Filed under: Facts - Administrator @ 3:54 am


Education in China
 
The People’s Republic of China has a nationwide system of public education, which includes primary schools, middle schools (lower and upper), and universities. Nine years of education is technically compulsory for all Chinese students.

Education in China is the responsibility of the Ministry of Education. The education system provides free primary education for six years (some provinces may have 5 years for primary school but 4 years for middle school) , starting at age seven or six, followed by six years of secondary education for ages 12 to 18. At this level, there are three years of middle school and three years of high school. The Ministry of Education reported a 99 percent attendance rate for primary school and an 80 percent rate for both primary and middle schools.
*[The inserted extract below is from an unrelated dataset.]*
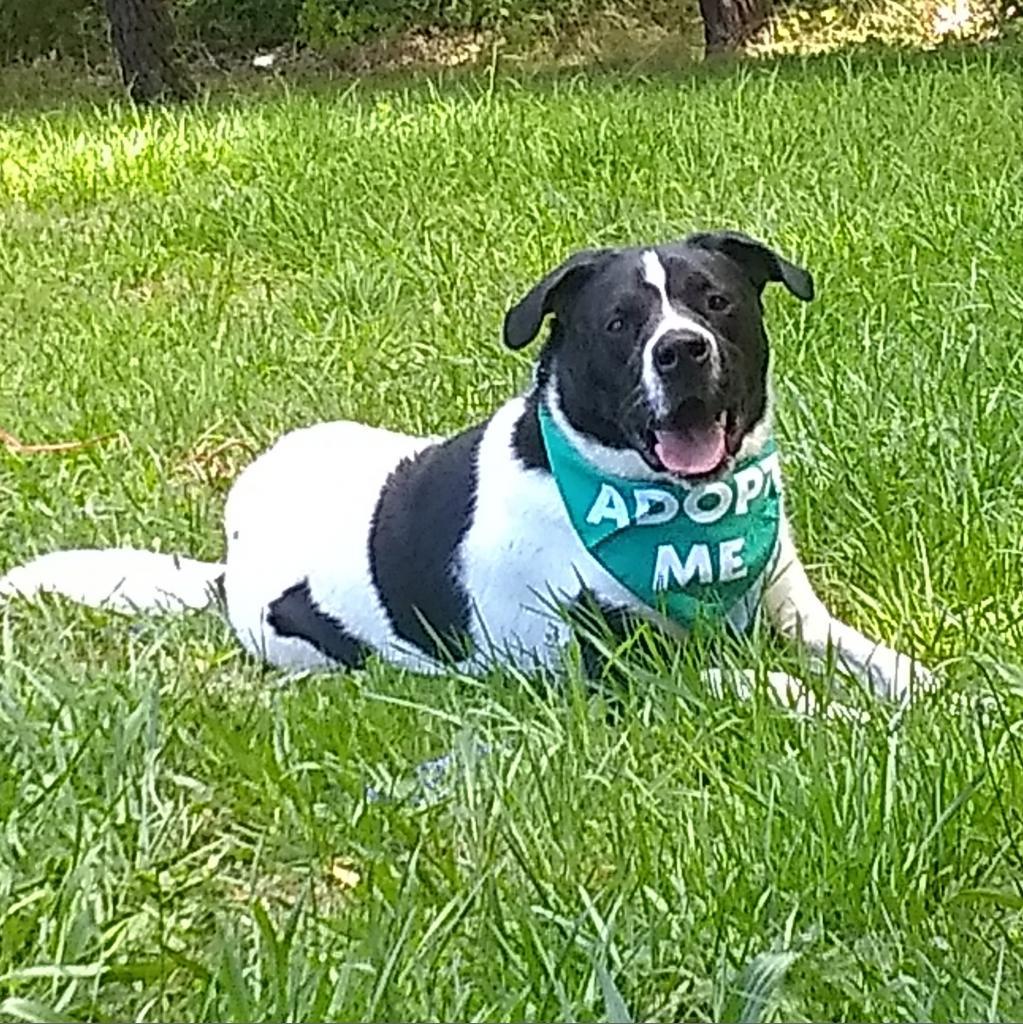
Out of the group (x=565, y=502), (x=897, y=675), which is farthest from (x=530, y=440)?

Since free higher education was abolished in 1985, applicants to colleges and universities competed for scholarships based on academic ability. Private schools have been allowed since the early 1980s. The population has had on average only 6.2 years of schooling, but in 1986 the goal of nine years of compulsory education by 2000 was established.

Education in China 

The United Nations Development Programme reported that in 2003 China had 116,390 kindergartens with 613,000 teachers and 20 million students. At that time, there were 425,846 primary schools with 5.7 million teachers and 116.8 million students. General secondary education had 79,490 institutions, 4.5 million teachers, and 85.8 million students. There also were 3,065 specialized secondary schools with 199,000 teachers and 5 million students. Among these specialized institutions were 6,843 agricultural and vocational schools with 289,000 teachers and 5.2 million students and 1,551 special schools with 30,000 teachers and 365,000 students.

China has already pulled off one of the most remarkable expansions of education in modern times, increasing the number of undergraduates and people who hold doctoral degrees fivefold in 10 years. In 2003 China supported 1,552 institutions of higher learning (colleges and universities) and their 725,000 professors and 11 million students (see List of universities in the People’s Republic of China). While there has been intense competition for admission to China’s colleges and universities among college entrants, Beijing and Tsinghua universities and more than 100 other National Key Universities that have been the most sought after.

In one generation, China has rapidly increased the proportion of its college-age population in higher education, to roughly 20 percent in 2005 from 1.4 percent in 1978. , China is producing 450,000 new undergraduates a year in engineering alone, along with 50,000 engineering graduates with masters’ degrees and 8,000 Ph.D’s.

The total literacy rate in China was 90.8% (male 95.1%; female 86.5%), based on 2002 estimates.